> _Records supplied_
+++

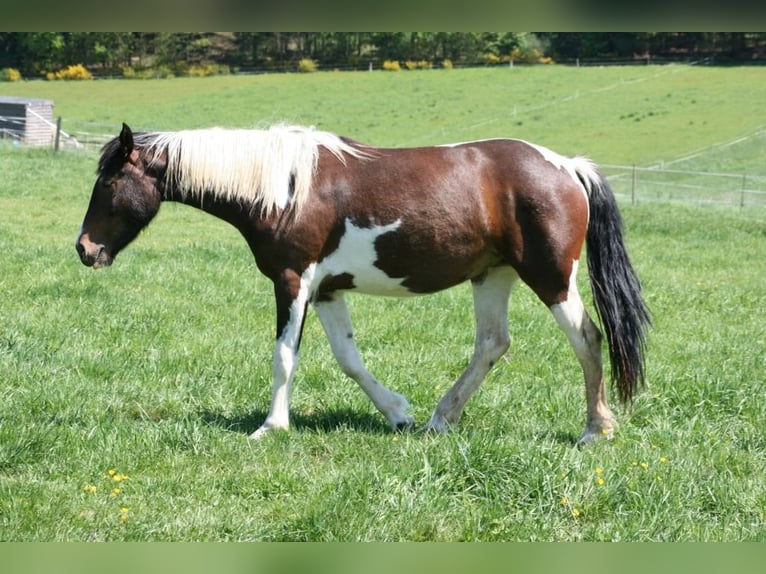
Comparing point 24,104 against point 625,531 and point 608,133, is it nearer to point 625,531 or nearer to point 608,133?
point 608,133

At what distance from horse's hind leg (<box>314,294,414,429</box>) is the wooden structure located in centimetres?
3660

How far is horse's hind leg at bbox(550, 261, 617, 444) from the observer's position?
5.76m

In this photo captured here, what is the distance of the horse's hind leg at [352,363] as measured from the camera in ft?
19.8

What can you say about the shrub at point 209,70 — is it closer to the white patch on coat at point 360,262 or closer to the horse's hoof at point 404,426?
the white patch on coat at point 360,262

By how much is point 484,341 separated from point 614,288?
988 mm


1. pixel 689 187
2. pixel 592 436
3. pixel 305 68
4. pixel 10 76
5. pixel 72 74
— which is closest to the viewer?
pixel 592 436

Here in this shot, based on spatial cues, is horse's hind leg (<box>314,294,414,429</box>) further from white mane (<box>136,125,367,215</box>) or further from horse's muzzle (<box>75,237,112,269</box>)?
horse's muzzle (<box>75,237,112,269</box>)

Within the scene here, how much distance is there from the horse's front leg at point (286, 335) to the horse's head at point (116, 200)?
115 cm

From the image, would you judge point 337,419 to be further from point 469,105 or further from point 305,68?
point 469,105

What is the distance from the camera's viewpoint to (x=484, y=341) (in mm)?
6199

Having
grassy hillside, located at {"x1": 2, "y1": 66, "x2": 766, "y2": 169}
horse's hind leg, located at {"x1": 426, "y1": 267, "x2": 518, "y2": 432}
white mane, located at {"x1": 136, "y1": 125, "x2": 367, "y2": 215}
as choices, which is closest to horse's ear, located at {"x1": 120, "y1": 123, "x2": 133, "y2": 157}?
white mane, located at {"x1": 136, "y1": 125, "x2": 367, "y2": 215}

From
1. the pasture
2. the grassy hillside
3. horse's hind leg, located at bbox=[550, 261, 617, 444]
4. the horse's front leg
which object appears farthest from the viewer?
the grassy hillside

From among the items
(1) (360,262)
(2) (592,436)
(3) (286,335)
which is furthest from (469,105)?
(2) (592,436)
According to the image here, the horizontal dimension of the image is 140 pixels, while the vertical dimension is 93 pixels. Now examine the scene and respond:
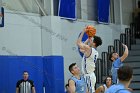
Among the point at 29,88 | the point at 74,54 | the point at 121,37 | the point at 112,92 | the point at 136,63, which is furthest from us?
the point at 121,37

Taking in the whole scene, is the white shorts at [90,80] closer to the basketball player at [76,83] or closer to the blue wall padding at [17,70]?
the basketball player at [76,83]

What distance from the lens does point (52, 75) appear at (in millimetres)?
13367

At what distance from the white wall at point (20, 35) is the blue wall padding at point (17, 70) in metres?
0.22

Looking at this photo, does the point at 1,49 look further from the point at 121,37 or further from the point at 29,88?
the point at 121,37

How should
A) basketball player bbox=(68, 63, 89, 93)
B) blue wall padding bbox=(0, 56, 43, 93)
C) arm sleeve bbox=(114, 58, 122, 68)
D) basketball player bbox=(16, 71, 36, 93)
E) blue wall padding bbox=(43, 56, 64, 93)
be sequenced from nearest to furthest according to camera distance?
basketball player bbox=(68, 63, 89, 93), arm sleeve bbox=(114, 58, 122, 68), basketball player bbox=(16, 71, 36, 93), blue wall padding bbox=(0, 56, 43, 93), blue wall padding bbox=(43, 56, 64, 93)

+++

> _Written request_
Present every line of the rows above as one numbered list, without the blank lines or the pictures.

> _Result of the exercise_
1. Comparing point 24,104 against point 625,531 and point 608,133, is it nearer to point 625,531 or nearer to point 608,133?
2. point 608,133
3. At what distance from horse's hind leg (<box>314,294,414,429</box>) is the wooden structure located in centimetres?
4. 3660
5. How far is horse's hind leg at bbox(550, 261, 617, 444) from the observer's position?
6. 5.76m
7. In this photo captured here, what is the distance of the horse's hind leg at [352,363] as measured from the camera in ft?
8. 19.8
9. What can you say about the shrub at point 209,70 — is it closer to the white patch on coat at point 360,262 or closer to the horse's hoof at point 404,426?
10. the white patch on coat at point 360,262
11. By how much is point 484,341 separated from point 614,288?
12. 988 mm
13. 1. pixel 689 187
14. 2. pixel 592 436
15. 3. pixel 305 68
16. 4. pixel 10 76
17. 5. pixel 72 74
18. — which is closest to the viewer?
19. pixel 592 436
20. Here in this shot, based on spatial cues, is horse's hind leg (<box>314,294,414,429</box>) further from white mane (<box>136,125,367,215</box>) or further from horse's muzzle (<box>75,237,112,269</box>)?
21. horse's muzzle (<box>75,237,112,269</box>)
22. Within the scene here, how much distance is there from the horse's front leg at point (286, 335) to the horse's head at point (116, 200)?
23. 115 cm
24. From the image, would you judge point 337,419 to be further from point 469,105 or further from point 305,68?
25. point 469,105
26. What is the distance from the camera's viewpoint to (x=484, y=341) (in mm)?
27. 6199
28. Having
29. grassy hillside, located at {"x1": 2, "y1": 66, "x2": 766, "y2": 169}
30. horse's hind leg, located at {"x1": 426, "y1": 267, "x2": 518, "y2": 432}
31. white mane, located at {"x1": 136, "y1": 125, "x2": 367, "y2": 215}
32. as choices, which is closest to horse's ear, located at {"x1": 120, "y1": 123, "x2": 133, "y2": 157}?
33. white mane, located at {"x1": 136, "y1": 125, "x2": 367, "y2": 215}
34. From
35. 1. the pasture
36. 2. the grassy hillside
37. 3. horse's hind leg, located at bbox=[550, 261, 617, 444]
38. 4. the horse's front leg
39. which object appears farthest from the viewer?
40. the grassy hillside
41. From among the items
42. (1) (360,262)
43. (2) (592,436)
44. (3) (286,335)
45. which is furthest from (469,105)?
46. (2) (592,436)
47. According to the image here, the horizontal dimension of the image is 140 pixels, while the vertical dimension is 93 pixels. Now examine the scene and respond:
48. Among the point at 29,88 | the point at 74,54 | the point at 121,37 | the point at 112,92 | the point at 136,63, which is furthest from us?
49. the point at 121,37
50. Taking in the whole scene, is the white shorts at [90,80] closer to the basketball player at [76,83] or closer to the blue wall padding at [17,70]?
51. the basketball player at [76,83]
52. What distance from the lens does point (52, 75) appear at (in millimetres)?
53. 13367
54. At what distance from the white wall at point (20, 35) is the blue wall padding at point (17, 70) in metres?
55. 0.22
56. Looking at this photo, does the point at 1,49 look further from the point at 121,37 or further from the point at 29,88?
57. the point at 121,37
58. How should
59. A) basketball player bbox=(68, 63, 89, 93)
60. B) blue wall padding bbox=(0, 56, 43, 93)
61. C) arm sleeve bbox=(114, 58, 122, 68)
62. D) basketball player bbox=(16, 71, 36, 93)
63. E) blue wall padding bbox=(43, 56, 64, 93)
64. be sequenced from nearest to furthest according to camera distance?
65. basketball player bbox=(68, 63, 89, 93), arm sleeve bbox=(114, 58, 122, 68), basketball player bbox=(16, 71, 36, 93), blue wall padding bbox=(0, 56, 43, 93), blue wall padding bbox=(43, 56, 64, 93)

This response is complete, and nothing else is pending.